Question

What should be the velocity of rotation of earth due to rotation about its own axis so that the weight of a person becomes $\dfrac{3}{5}$ of the present weight at the equator. Equatorial radius of earth is 6400km.
$\begin{align}
  & \text{A}\text{. 8}\text{.7}\times \text{1}{{\text{0}}^{-7}}rad/s \\
 & \text{B}\text{. 7}\text{.8}\times \text{1}{{\text{0}}^{-4}}rad/s \\
 & \text{C}\text{. 6}\text{.7}\times \text{1}{{\text{0}}^{-4}}rad/s \\
 & \text{D}\text{. 7}\text{.4}\times \text{1}{{\text{0}}^{-3}}rad/s \\
\end{align}$

Answer 1

Hint: To solve this question we will use the concept of apparent weight. The weight we feel in the equator of earth’s surface can be expressed in terms of the original weight and the centripetal force experienced by the body due to rotation of earth. Obtain the mathematical expression and put the given values to find the required answer.

Complete step-by-step answer:
Earth is rotating about its own axis. So, any object in the equator of the earth will experience a centripetal force. This centripetal force is due to the gravitational force of earth.
Let the mass of the person is m.
So, the weight of the person at the equator will be,
$W=mg$
Where, g is the acceleration due to gravity.
Now, the observed weight at the equator is,
${W}'=m{g}'=\dfrac{3}{5}mg$
Now, when the earth rotates centripetal force is acting at the equator.
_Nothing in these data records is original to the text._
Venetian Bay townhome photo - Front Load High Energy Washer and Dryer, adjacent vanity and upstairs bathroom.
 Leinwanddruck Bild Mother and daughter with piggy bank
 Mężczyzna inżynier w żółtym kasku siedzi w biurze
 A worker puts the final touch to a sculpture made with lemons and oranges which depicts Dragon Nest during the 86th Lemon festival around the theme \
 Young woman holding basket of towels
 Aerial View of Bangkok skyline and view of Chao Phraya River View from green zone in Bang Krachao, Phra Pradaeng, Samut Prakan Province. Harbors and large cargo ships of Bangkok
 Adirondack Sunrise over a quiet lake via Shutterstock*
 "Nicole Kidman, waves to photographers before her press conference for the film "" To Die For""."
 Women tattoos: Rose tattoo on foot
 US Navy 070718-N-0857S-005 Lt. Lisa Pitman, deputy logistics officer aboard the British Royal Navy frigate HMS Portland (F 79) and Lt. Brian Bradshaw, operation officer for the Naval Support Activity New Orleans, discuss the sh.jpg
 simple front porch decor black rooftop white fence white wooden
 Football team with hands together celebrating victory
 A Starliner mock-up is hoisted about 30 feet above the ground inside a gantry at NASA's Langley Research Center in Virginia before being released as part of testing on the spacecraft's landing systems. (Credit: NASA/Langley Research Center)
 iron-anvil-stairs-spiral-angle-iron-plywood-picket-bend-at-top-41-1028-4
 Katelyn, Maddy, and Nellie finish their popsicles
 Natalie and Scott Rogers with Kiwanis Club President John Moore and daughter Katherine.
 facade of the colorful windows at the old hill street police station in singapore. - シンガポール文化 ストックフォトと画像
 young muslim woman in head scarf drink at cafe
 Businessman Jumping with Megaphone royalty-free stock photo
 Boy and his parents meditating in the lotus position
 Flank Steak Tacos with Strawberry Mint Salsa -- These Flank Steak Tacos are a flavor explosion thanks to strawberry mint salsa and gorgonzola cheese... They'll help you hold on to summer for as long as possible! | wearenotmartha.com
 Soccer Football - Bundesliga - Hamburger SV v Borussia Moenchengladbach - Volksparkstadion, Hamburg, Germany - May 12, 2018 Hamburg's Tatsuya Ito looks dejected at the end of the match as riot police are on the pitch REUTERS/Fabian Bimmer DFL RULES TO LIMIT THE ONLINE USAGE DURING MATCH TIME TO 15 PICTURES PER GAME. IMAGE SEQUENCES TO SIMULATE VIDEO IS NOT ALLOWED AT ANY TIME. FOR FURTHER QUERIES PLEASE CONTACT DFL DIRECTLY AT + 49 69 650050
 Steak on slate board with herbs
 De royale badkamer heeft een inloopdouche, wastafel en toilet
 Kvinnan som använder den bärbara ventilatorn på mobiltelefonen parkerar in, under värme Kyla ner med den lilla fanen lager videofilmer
So, the apparent weight of the person at the equator can be given by the equation,
\[\begin{align}
  & {W}'=W-{{F}_{c}} \\
 & \Rightarrow m{g}'=mg-\dfrac{m{{v}^{2}}}{R} \\
 & \Rightarrow \dfrac{3}{5}mg=mg-\dfrac{m{{v}^{2}}}{R} \\
 & \Rightarrow \dfrac{3}{5}g=g-\dfrac{{{v}^{2}}}{R} \\
 & \Rightarrow \dfrac{{{v}^{2}}}{R}=g-\dfrac{3}{5}g \\
 & \Rightarrow \dfrac{{{v}^{2}}}{R}=\dfrac{2}{5}g \\
\end{align}\]
Now, the linear velocity v can be expressed in terms of the angular velocity as,
$v=\omega R$
Where, $\omega $ angular velocity of the rotation of earth and R is the radius of earth at the equator.
Putting this in the above equation,
$\begin{align}
  & \Rightarrow \dfrac{{{\omega }^{2}}{{R}^{2}}}{R}=\dfrac{2}{5}g \\
 & \Rightarrow {{\omega }^{2}}=\dfrac{2g}{5R} \\
 & \Rightarrow \omega ={{\left( \dfrac{2g}{5R} \right)}^{\dfrac{1}{2}}} \\
\end{align}$
Acceleration due to gravity have a value of $g=9.8m{{s}^{2}}$ at the surface of earth and the radius of earth is $R=6400km=6.4\times {{10}^{6}}m$
Putting these values,
\[\omega ={{\left( \dfrac{2\times 9.8}{5\times 6.4\times {{10}^{6}}} \right)}^{\dfrac{1}{2}}}=7.8\times {{10}^{-4}}rad/s\]
So, the velocity of rotation of earth due to rotation of earth about its own axis will be \[7.8\times {{10}^{-4}}rad/s\].

So, the correct answer is “Option B”.

Note: Centripetal force is a force which acts on the body moving in a circular path and the force is directed toward the centre of rotation. For an object at the equator of earth, the centripetal force is given by the gravitational force of earth. Since this centripetal force depends on the velocity of the rotation, the apparent weight of objects will change depending on the velocity.